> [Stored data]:

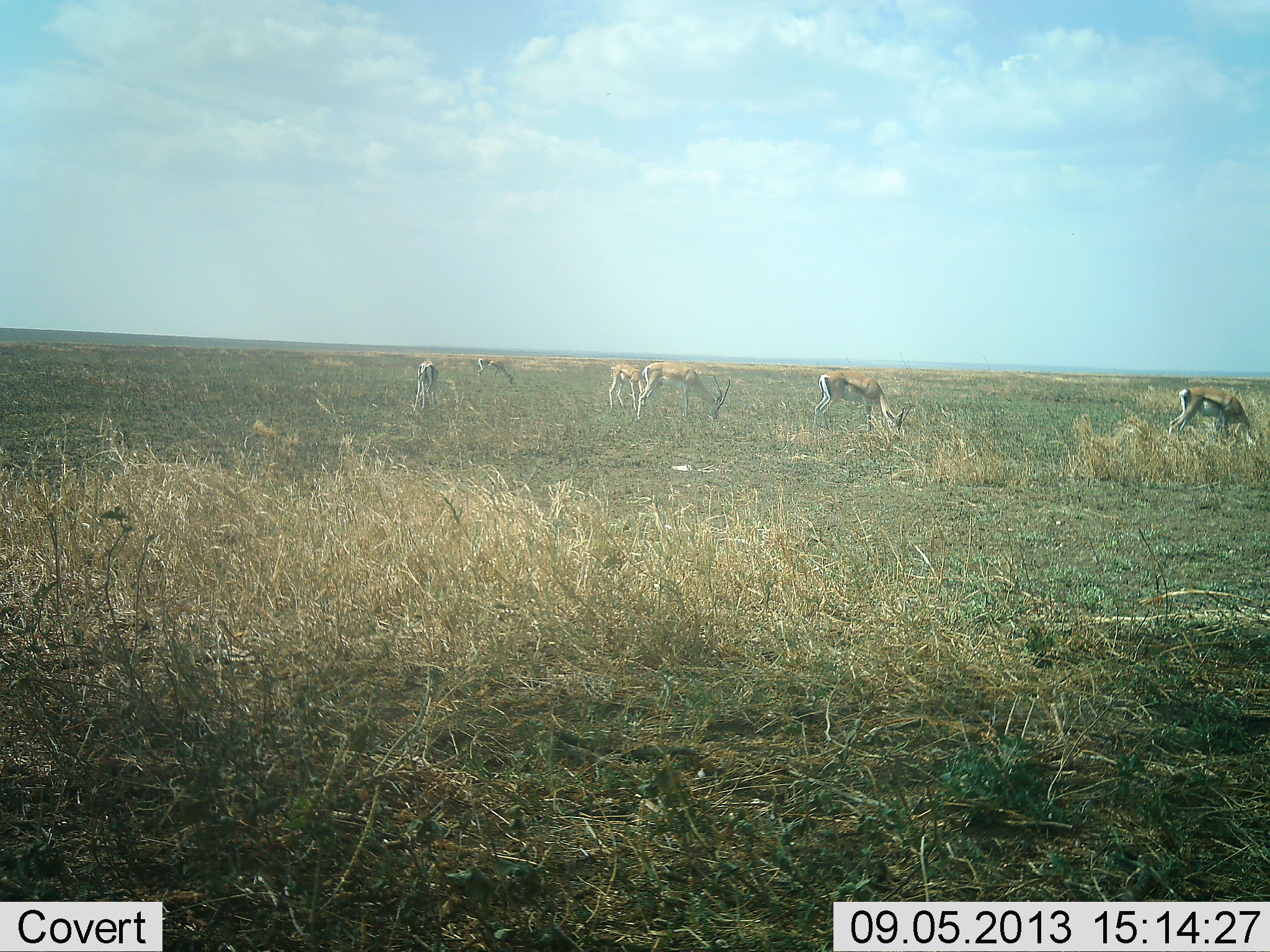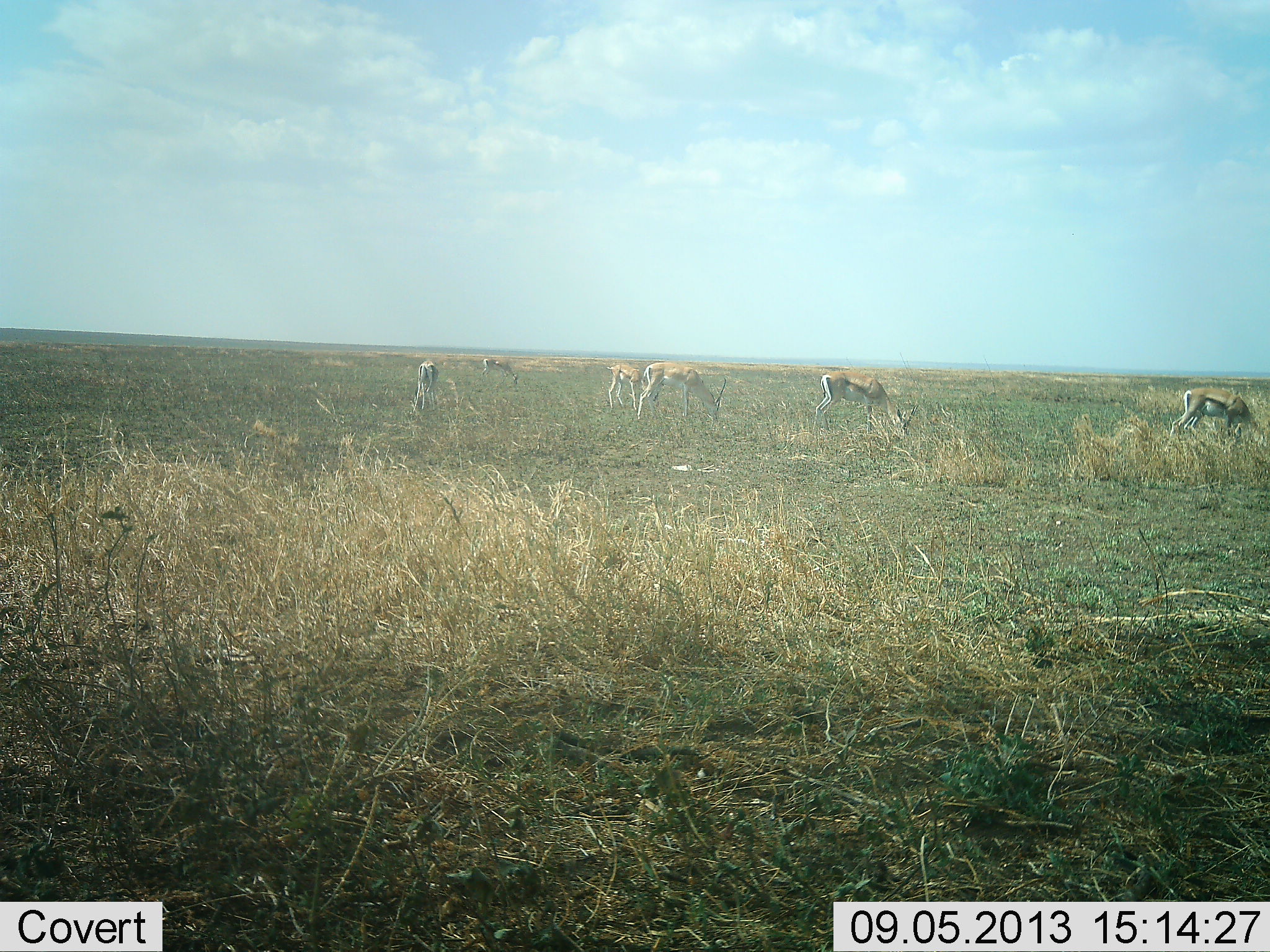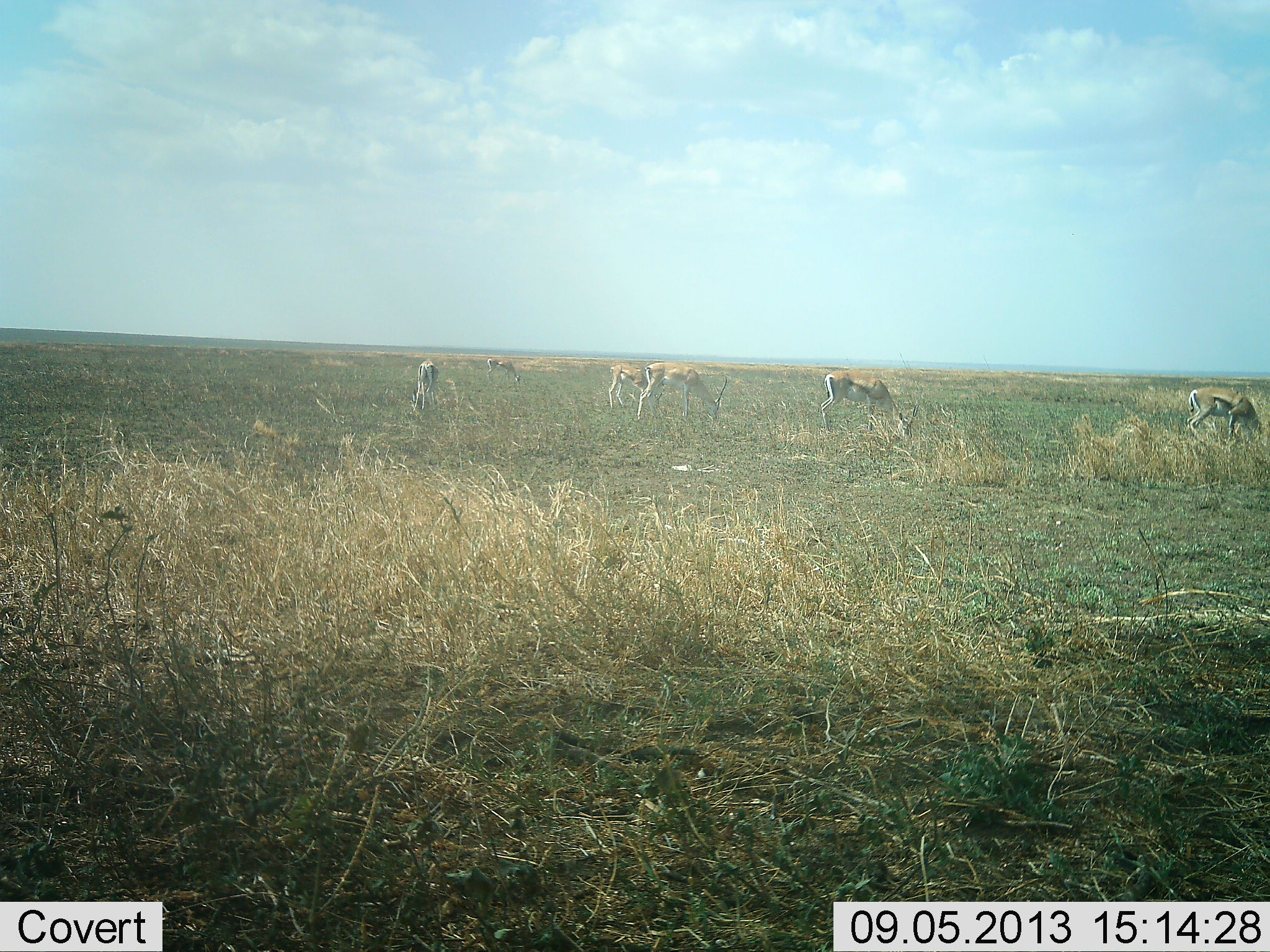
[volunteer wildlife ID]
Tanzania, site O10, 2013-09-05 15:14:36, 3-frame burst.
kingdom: Animalia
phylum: Chordata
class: Mammalia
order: Artiodactyla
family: Bovidae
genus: Eudorcas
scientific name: Eudorcas thomsonii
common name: thomson's gazelle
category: gazellethomsons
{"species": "gazellethomsons (thomson's gazelle) (Eudorcas thomsonii)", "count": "6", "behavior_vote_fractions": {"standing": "27%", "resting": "4%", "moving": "15%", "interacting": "4%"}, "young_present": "0%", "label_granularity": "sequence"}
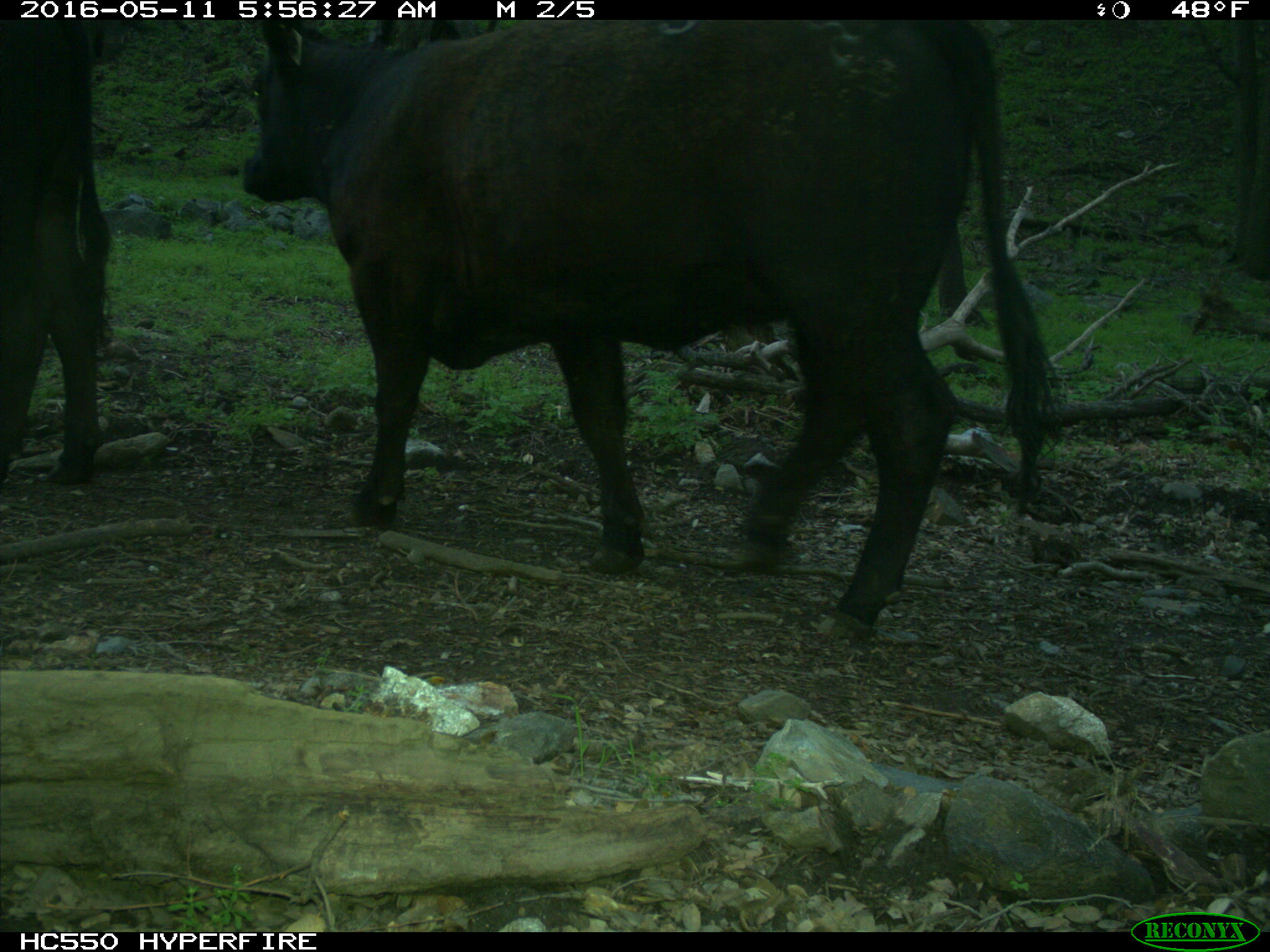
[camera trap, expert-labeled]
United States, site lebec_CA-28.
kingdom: Animalia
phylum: Chordata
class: Mammalia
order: Artiodactyla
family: Bovidae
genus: Bos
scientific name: Bos taurus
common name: domestic cow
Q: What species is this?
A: Bos taurus (domestic cow).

> [Directions]:
Leave nothing out but the pictures when transcribing the records.

> [Written answer]:
[volunteer wildlife ID]
Tanzania, site O10, 2013-09-05 15:14:36, 3-frame burst.
kingdom: Animalia
phylum: Chordata
class: Mammalia
order: Artiodactyla
family: Bovidae
genus: Eudorcas
scientific name: Eudorcas thomsonii
common name: thomson's gazelle
category: gazellethomsons
{"species": "gazellethomsons (thomson's gazelle) (Eudorcas thomsonii)", "count": "6", "behavior_vote_fractions": {"standing": "27%", "resting": "4%", "moving": "15%", "interacting": "4%"}, "young_present": "0%", "label_granularity": "sequence"}
[camera trap, expert-labeled]
United States, site lebec_CA-28.
kingdom: Animalia
phylum: Chordata
class: Mammalia
order: Artiodactyla
family: Bovidae
genus: Bos
scientific name: Bos taurus
common name: domestic cow
Q: What species is this?
A: Bos taurus (domestic cow).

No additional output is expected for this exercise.